* [Instructions for the task] Reproduce all of the material below word for word, leaving out the pictures.

* [Input]
----------

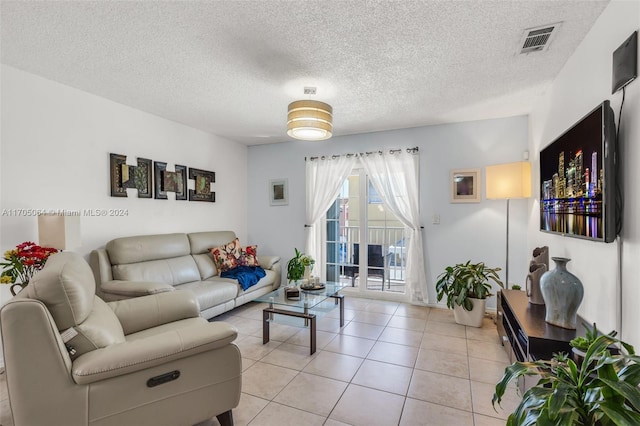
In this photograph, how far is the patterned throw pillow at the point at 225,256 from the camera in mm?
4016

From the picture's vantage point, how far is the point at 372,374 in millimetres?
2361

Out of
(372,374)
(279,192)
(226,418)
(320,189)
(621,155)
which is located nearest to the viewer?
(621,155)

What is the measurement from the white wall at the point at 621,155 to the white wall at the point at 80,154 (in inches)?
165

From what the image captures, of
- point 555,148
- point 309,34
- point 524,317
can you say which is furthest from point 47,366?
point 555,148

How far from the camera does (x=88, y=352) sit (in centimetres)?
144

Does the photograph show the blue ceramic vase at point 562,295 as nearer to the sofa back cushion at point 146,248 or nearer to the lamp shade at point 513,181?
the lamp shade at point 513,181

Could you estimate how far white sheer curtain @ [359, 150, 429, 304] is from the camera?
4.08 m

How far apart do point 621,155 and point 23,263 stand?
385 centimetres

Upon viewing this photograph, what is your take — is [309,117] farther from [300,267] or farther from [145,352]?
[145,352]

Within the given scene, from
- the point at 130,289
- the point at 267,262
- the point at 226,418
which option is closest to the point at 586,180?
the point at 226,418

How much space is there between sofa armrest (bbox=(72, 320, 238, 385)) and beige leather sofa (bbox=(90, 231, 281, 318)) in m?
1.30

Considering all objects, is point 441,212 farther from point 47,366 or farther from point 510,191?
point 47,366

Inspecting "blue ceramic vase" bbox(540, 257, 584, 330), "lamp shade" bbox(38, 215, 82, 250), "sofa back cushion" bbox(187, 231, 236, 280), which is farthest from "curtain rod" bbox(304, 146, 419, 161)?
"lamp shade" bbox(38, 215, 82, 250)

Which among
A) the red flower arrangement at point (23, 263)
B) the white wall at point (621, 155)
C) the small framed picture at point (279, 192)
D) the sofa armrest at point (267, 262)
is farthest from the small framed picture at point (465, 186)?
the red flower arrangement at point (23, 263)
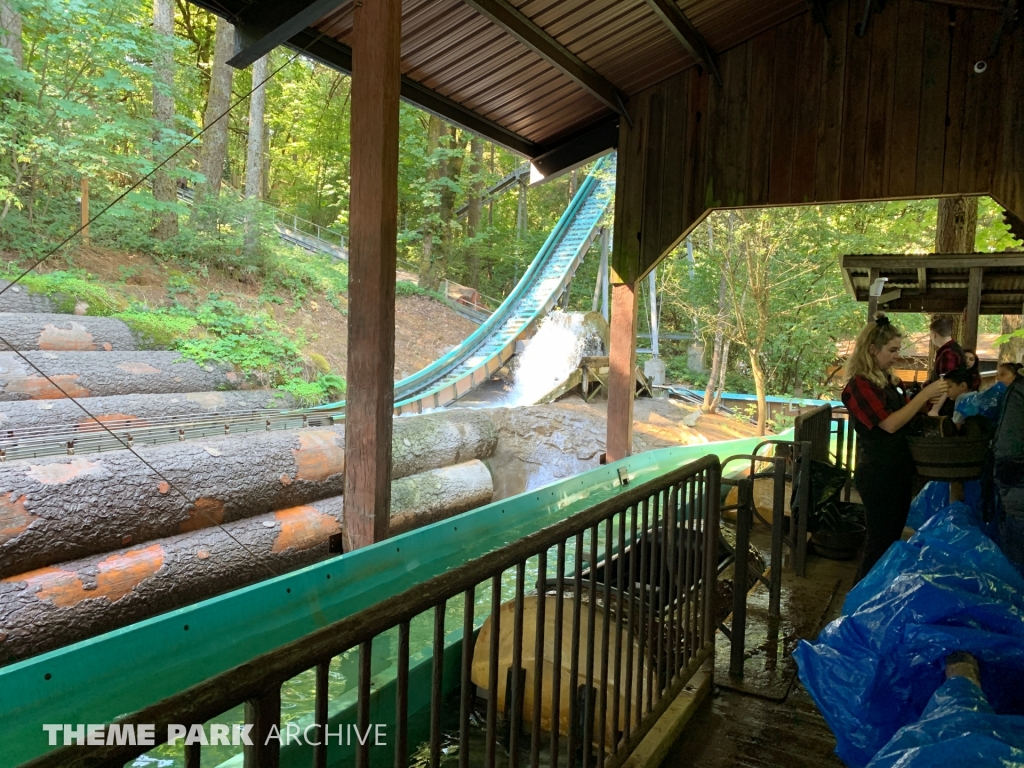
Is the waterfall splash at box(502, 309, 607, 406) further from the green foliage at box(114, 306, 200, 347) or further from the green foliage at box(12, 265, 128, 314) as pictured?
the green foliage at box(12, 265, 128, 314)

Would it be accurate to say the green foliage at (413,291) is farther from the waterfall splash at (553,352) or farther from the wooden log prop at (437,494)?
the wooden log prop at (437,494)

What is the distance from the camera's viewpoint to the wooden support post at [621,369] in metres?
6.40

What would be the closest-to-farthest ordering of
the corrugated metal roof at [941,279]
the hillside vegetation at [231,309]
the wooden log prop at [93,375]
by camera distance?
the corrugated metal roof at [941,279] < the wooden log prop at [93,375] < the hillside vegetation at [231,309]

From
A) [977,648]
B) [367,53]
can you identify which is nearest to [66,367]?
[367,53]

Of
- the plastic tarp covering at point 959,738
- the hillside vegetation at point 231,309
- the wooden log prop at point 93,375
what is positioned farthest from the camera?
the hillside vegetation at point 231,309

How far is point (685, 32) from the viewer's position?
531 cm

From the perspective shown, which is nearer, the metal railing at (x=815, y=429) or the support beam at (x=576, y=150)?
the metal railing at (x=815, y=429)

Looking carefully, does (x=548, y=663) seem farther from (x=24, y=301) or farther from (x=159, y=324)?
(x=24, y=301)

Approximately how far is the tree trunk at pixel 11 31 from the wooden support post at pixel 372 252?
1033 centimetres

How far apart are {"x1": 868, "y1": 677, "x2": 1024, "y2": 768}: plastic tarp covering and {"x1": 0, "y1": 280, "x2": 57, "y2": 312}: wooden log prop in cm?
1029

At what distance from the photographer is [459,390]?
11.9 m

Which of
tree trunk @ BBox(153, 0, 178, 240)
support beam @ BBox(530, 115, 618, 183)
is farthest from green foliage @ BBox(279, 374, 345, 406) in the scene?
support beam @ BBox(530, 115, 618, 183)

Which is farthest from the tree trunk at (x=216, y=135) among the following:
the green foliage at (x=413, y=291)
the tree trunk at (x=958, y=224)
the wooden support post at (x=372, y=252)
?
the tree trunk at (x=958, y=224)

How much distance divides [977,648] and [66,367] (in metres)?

----------

* [Written answer]
In this photograph, how far is the patterned throw pillow at the point at 225,256 from the camera in mm?
4016

From the picture's vantage point, how far is the point at 372,374 in millimetres?
2361

Out of
(372,374)
(279,192)
(226,418)
(320,189)
(621,155)
which is located nearest to the viewer?
(621,155)

What is the measurement from the white wall at the point at 621,155 to the white wall at the point at 80,154 (in inches)?
165

From what the image captures, of
- point 555,148
- point 309,34
- point 524,317
can you say which is furthest from point 47,366?
point 555,148

How far from the camera does (x=88, y=352) sit (in centimetres)?
144

Does the photograph show the blue ceramic vase at point 562,295 as nearer to the sofa back cushion at point 146,248 or nearer to the lamp shade at point 513,181?
the lamp shade at point 513,181

Could you estimate how far white sheer curtain @ [359, 150, 429, 304] is from the camera?
4.08 m

How far apart do point 621,155 and point 23,263 stand?
385 centimetres

Upon viewing this photograph, what is your take — is [309,117] farther from [300,267] or farther from [145,352]?
[145,352]

Within the given scene, from
- the point at 130,289
- the point at 267,262
- the point at 226,418
which option is closest to the point at 586,180?
the point at 226,418

How much space is there between sofa armrest (bbox=(72, 320, 238, 385)) and beige leather sofa (bbox=(90, 231, 281, 318)) in m?
1.30

Considering all objects, is point 441,212 farther from point 47,366 or farther from point 510,191?
point 47,366

Inspecting "blue ceramic vase" bbox(540, 257, 584, 330), "lamp shade" bbox(38, 215, 82, 250), "sofa back cushion" bbox(187, 231, 236, 280), which is farthest from "curtain rod" bbox(304, 146, 419, 161)?
"lamp shade" bbox(38, 215, 82, 250)

Which among
A) the red flower arrangement at point (23, 263)
B) the white wall at point (621, 155)
C) the small framed picture at point (279, 192)
D) the sofa armrest at point (267, 262)
is farthest from the small framed picture at point (465, 186)?
the red flower arrangement at point (23, 263)
Is the waterfall splash at box(502, 309, 607, 406) further from the green foliage at box(114, 306, 200, 347) or further from the green foliage at box(12, 265, 128, 314) as pictured?
the green foliage at box(12, 265, 128, 314)

Would it be accurate to say the green foliage at (413,291) is farther from the waterfall splash at (553,352) or farther from the wooden log prop at (437,494)?
the wooden log prop at (437,494)

What is the distance from the camera's viewpoint to the wooden support post at [621,369] in metres?
6.40

What would be the closest-to-farthest ordering of
the corrugated metal roof at [941,279]
the hillside vegetation at [231,309]
the wooden log prop at [93,375]
by camera distance?
the corrugated metal roof at [941,279] < the wooden log prop at [93,375] < the hillside vegetation at [231,309]

From
A) [977,648]
B) [367,53]
can you identify which is nearest to [66,367]?
[367,53]

Of
- the plastic tarp covering at point 959,738
- the hillside vegetation at point 231,309
- the wooden log prop at point 93,375
what is positioned farthest from the camera?
the hillside vegetation at point 231,309

How far is point (685, 32) from the viewer's position?
531 cm

From the perspective shown, which is nearer, the metal railing at (x=815, y=429) or the support beam at (x=576, y=150)?
the metal railing at (x=815, y=429)

Looking carefully, does (x=548, y=663) seem farther from (x=24, y=301) or farther from (x=159, y=324)?
(x=24, y=301)

Approximately how far is the tree trunk at pixel 11 31 from the wooden support post at pixel 372 252?
1033 centimetres

How far apart are {"x1": 868, "y1": 677, "x2": 1024, "y2": 768}: plastic tarp covering and {"x1": 0, "y1": 280, "x2": 57, "y2": 312}: wooden log prop in cm?
1029

At what distance from the photographer is [459,390]?
11.9 m

Which of
tree trunk @ BBox(153, 0, 178, 240)
support beam @ BBox(530, 115, 618, 183)
is farthest from green foliage @ BBox(279, 374, 345, 406) in the scene?
support beam @ BBox(530, 115, 618, 183)

Which is farthest from the tree trunk at (x=216, y=135) among the following:
the green foliage at (x=413, y=291)
the tree trunk at (x=958, y=224)
the wooden support post at (x=372, y=252)
?
the tree trunk at (x=958, y=224)

How much distance divides [977,648] and [66,367] (in metres)?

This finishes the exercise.